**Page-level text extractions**
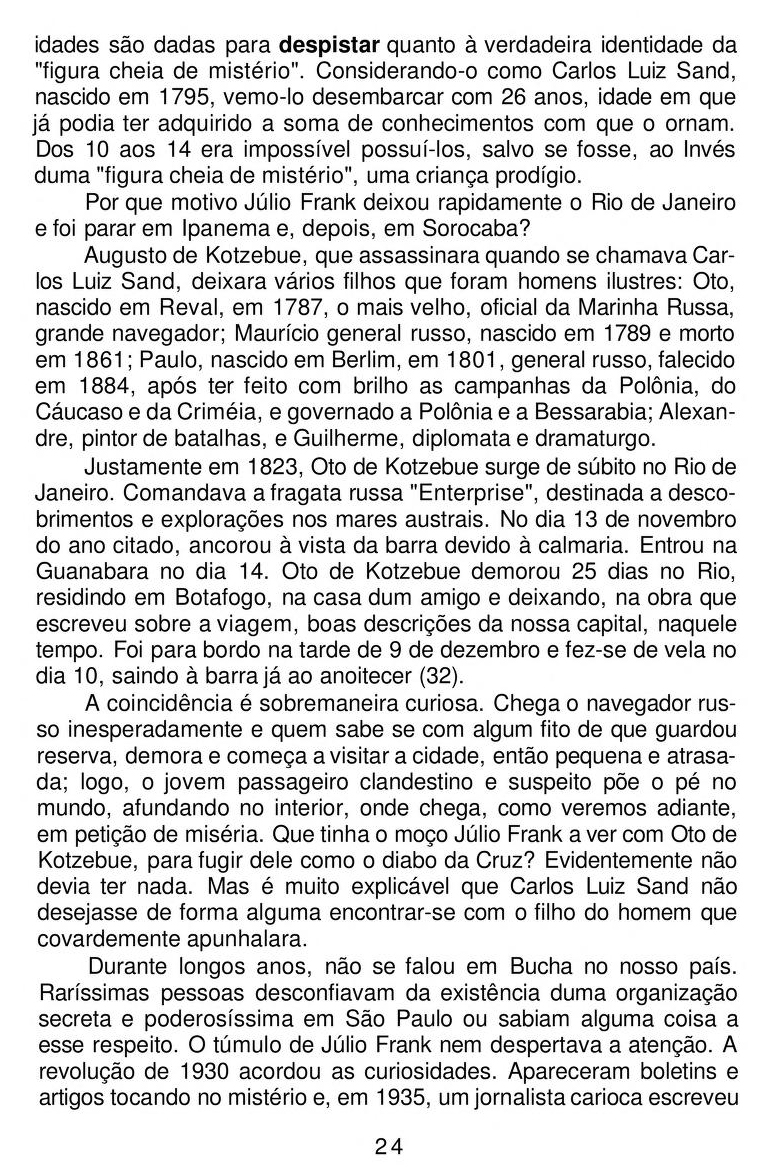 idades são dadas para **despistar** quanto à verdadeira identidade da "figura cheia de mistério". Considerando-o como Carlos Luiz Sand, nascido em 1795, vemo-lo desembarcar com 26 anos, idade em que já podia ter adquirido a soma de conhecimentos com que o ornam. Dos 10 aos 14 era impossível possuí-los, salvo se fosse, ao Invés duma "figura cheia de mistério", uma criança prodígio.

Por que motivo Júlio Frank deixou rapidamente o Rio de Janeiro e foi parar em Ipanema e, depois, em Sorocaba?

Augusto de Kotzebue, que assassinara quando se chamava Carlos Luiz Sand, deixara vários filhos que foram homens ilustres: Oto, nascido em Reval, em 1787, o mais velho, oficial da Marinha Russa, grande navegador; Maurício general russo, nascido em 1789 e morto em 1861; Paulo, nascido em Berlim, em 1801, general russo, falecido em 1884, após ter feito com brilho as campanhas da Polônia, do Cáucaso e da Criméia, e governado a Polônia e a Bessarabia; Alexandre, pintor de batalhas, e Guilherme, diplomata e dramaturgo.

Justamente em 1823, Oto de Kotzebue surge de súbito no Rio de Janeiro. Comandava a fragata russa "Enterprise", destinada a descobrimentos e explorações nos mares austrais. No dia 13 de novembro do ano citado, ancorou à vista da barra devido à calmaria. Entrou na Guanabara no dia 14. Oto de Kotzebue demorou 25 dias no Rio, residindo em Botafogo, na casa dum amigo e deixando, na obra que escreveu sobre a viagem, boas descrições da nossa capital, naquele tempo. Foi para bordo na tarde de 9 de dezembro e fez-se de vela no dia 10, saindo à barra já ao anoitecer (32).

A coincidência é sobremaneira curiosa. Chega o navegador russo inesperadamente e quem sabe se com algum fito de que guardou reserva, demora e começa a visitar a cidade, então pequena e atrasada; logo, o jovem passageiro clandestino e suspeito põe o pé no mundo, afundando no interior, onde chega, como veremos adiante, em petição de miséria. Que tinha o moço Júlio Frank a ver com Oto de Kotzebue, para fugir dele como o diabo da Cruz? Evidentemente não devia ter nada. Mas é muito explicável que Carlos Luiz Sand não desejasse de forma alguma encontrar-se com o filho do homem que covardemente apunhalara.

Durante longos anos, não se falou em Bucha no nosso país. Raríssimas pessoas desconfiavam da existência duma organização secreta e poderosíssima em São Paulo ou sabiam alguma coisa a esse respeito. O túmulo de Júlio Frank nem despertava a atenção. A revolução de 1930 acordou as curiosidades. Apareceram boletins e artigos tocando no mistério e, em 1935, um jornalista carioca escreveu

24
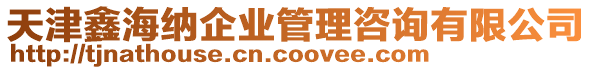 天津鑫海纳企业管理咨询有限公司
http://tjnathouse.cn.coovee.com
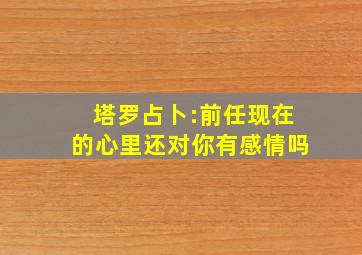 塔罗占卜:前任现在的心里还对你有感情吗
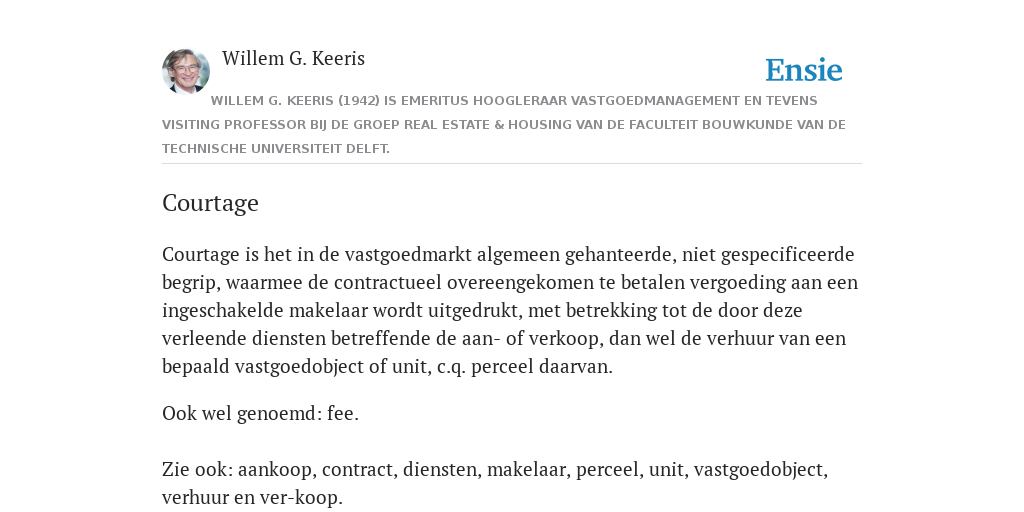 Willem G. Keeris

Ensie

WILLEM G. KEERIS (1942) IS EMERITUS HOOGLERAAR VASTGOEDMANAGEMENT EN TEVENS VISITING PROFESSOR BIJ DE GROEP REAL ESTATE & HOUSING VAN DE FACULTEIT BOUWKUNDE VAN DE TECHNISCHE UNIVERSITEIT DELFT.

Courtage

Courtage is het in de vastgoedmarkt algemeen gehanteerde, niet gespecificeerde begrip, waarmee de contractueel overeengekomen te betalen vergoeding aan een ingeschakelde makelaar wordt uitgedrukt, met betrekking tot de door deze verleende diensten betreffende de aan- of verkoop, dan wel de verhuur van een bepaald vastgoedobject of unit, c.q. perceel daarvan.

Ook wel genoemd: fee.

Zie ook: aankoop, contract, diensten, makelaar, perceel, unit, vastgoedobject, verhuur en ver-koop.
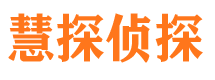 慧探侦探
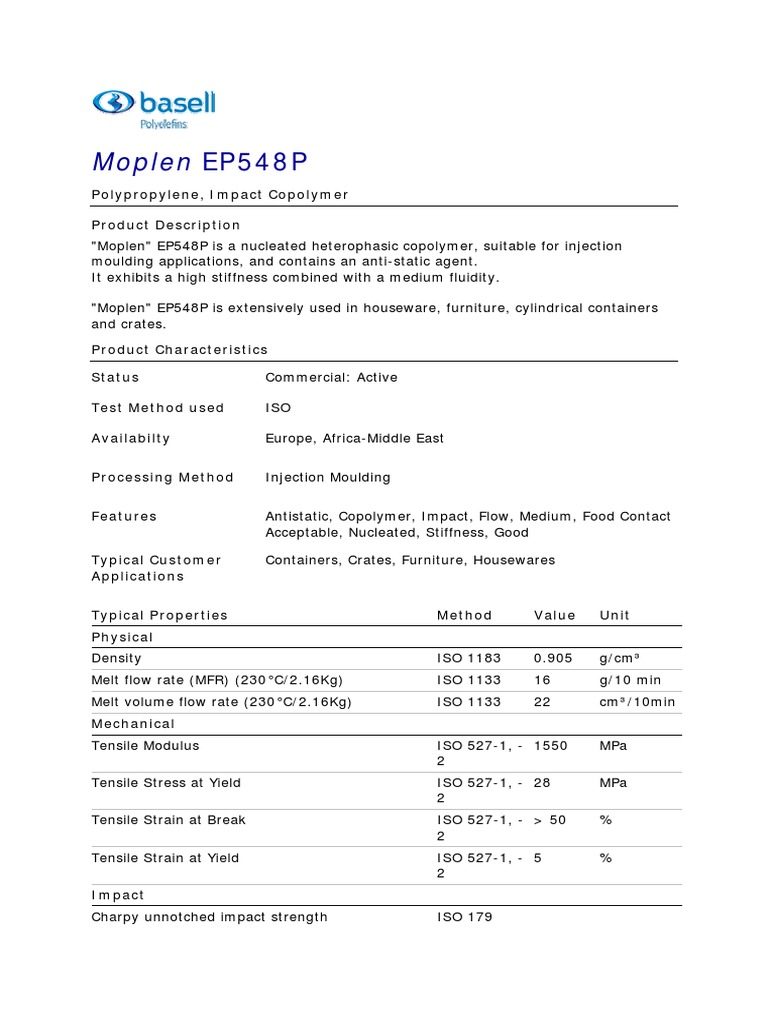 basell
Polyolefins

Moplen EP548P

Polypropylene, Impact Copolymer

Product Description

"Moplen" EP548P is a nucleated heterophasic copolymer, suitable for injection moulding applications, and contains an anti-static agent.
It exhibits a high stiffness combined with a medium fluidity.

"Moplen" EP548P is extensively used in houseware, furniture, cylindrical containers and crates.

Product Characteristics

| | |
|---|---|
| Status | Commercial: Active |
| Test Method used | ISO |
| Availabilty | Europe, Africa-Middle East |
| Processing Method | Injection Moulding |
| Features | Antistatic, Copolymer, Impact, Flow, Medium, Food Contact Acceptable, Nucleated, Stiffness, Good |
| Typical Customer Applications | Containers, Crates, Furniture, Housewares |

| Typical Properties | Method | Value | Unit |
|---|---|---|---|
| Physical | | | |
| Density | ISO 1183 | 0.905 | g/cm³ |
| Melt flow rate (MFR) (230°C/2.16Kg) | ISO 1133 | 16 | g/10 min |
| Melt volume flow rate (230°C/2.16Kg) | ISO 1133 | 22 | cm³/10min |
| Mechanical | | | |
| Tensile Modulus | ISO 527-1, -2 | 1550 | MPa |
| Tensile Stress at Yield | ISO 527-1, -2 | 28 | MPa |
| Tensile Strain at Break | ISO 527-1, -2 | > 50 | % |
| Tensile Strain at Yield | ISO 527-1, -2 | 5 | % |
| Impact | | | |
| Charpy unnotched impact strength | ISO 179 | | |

**ASSIGNMENT**
Return all records exactly as they stand above, except for pictures.

**OUTPUT OF THE TASK**
 idades são dadas para **despistar** quanto à verdadeira identidade da "figura cheia de mistério". Considerando-o como Carlos Luiz Sand, nascido em 1795, vemo-lo desembarcar com 26 anos, idade em que já podia ter adquirido a soma de conhecimentos com que o ornam. Dos 10 aos 14 era impossível possuí-los, salvo se fosse, ao Invés duma "figura cheia de mistério", uma criança prodígio.

Por que motivo Júlio Frank deixou rapidamente o Rio de Janeiro e foi parar em Ipanema e, depois, em Sorocaba?

Augusto de Kotzebue, que assassinara quando se chamava Carlos Luiz Sand, deixara vários filhos que foram homens ilustres: Oto, nascido em Reval, em 1787, o mais velho, oficial da Marinha Russa, grande navegador; Maurício general russo, nascido em 1789 e morto em 1861; Paulo, nascido em Berlim, em 1801, general russo, falecido em 1884, após ter feito com brilho as campanhas da Polônia, do Cáucaso e da Criméia, e governado a Polônia e a Bessarabia; Alexandre, pintor de batalhas, e Guilherme, diplomata e dramaturgo.

Justamente em 1823, Oto de Kotzebue surge de súbito no Rio de Janeiro. Comandava a fragata russa "Enterprise", destinada a descobrimentos e explorações nos mares austrais. No dia 13 de novembro do ano citado, ancorou à vista da barra devido à calmaria. Entrou na Guanabara no dia 14. Oto de Kotzebue demorou 25 dias no Rio, residindo em Botafogo, na casa dum amigo e deixando, na obra que escreveu sobre a viagem, boas descrições da nossa capital, naquele tempo. Foi para bordo na tarde de 9 de dezembro e fez-se de vela no dia 10, saindo à barra já ao anoitecer (32).

A coincidência é sobremaneira curiosa. Chega o navegador russo inesperadamente e quem sabe se com algum fito de que guardou reserva, demora e começa a visitar a cidade, então pequena e atrasada; logo, o jovem passageiro clandestino e suspeito põe o pé no mundo, afundando no interior, onde chega, como veremos adiante, em petição de miséria. Que tinha o moço Júlio Frank a ver com Oto de Kotzebue, para fugir dele como o diabo da Cruz? Evidentemente não devia ter nada. Mas é muito explicável que Carlos Luiz Sand não desejasse de forma alguma encontrar-se com o filho do homem que covardemente apunhalara.

Durante longos anos, não se falou em Bucha no nosso país. Raríssimas pessoas desconfiavam da existência duma organização secreta e poderosíssima em São Paulo ou sabiam alguma coisa a esse respeito. O túmulo de Júlio Frank nem despertava a atenção. A revolução de 1930 acordou as curiosidades. Apareceram boletins e artigos tocando no mistério e, em 1935, um jornalista carioca escreveu

24
 天津鑫海纳企业管理咨询有限公司
http://tjnathouse.cn.coovee.com
 塔罗占卜:前任现在的心里还对你有感情吗
 Willem G. Keeris

Ensie

WILLEM G. KEERIS (1942) IS EMERITUS HOOGLERAAR VASTGOEDMANAGEMENT EN TEVENS VISITING PROFESSOR BIJ DE GROEP REAL ESTATE & HOUSING VAN DE FACULTEIT BOUWKUNDE VAN DE TECHNISCHE UNIVERSITEIT DELFT.

Courtage

Courtage is het in de vastgoedmarkt algemeen gehanteerde, niet gespecificeerde begrip, waarmee de contractueel overeengekomen te betalen vergoeding aan een ingeschakelde makelaar wordt uitgedrukt, met betrekking tot de door deze verleende diensten betreffende de aan- of verkoop, dan wel de verhuur van een bepaald vastgoedobject of unit, c.q. perceel daarvan.

Ook wel genoemd: fee.

Zie ook: aankoop, contract, diensten, makelaar, perceel, unit, vastgoedobject, verhuur en ver-koop.
 慧探侦探
 basell
Polyolefins

Moplen EP548P

Polypropylene, Impact Copolymer

Product Description

"Moplen" EP548P is a nucleated heterophasic copolymer, suitable for injection moulding applications, and contains an anti-static agent.
It exhibits a high stiffness combined with a medium fluidity.

"Moplen" EP548P is extensively used in houseware, furniture, cylindrical containers and crates.

Product Characteristics

| | |
|---|---|
| Status | Commercial: Active |
| Test Method used | ISO |
| Availabilty | Europe, Africa-Middle East |
| Processing Method | Injection Moulding |
| Features | Antistatic, Copolymer, Impact, Flow, Medium, Food Contact Acceptable, Nucleated, Stiffness, Good |
| Typical Customer Applications | Containers, Crates, Furniture, Housewares |

| Typical Properties | Method | Value | Unit |
|---|---|---|---|
| Physical | | | |
| Density | ISO 1183 | 0.905 | g/cm³ |
| Melt flow rate (MFR) (230°C/2.16Kg) | ISO 1133 | 16 | g/10 min |
| Melt volume flow rate (230°C/2.16Kg) | ISO 1133 | 22 | cm³/10min |
| Mechanical | | | |
| Tensile Modulus | ISO 527-1, -2 | 1550 | MPa |
| Tensile Stress at Yield | ISO 527-1, -2 | 28 | MPa |
| Tensile Strain at Break | ISO 527-1, -2 | > 50 | % |
| Tensile Strain at Yield | ISO 527-1, -2 | 5 | % |
| Impact | | | |
| Charpy unnotched impact strength | ISO 179 | | |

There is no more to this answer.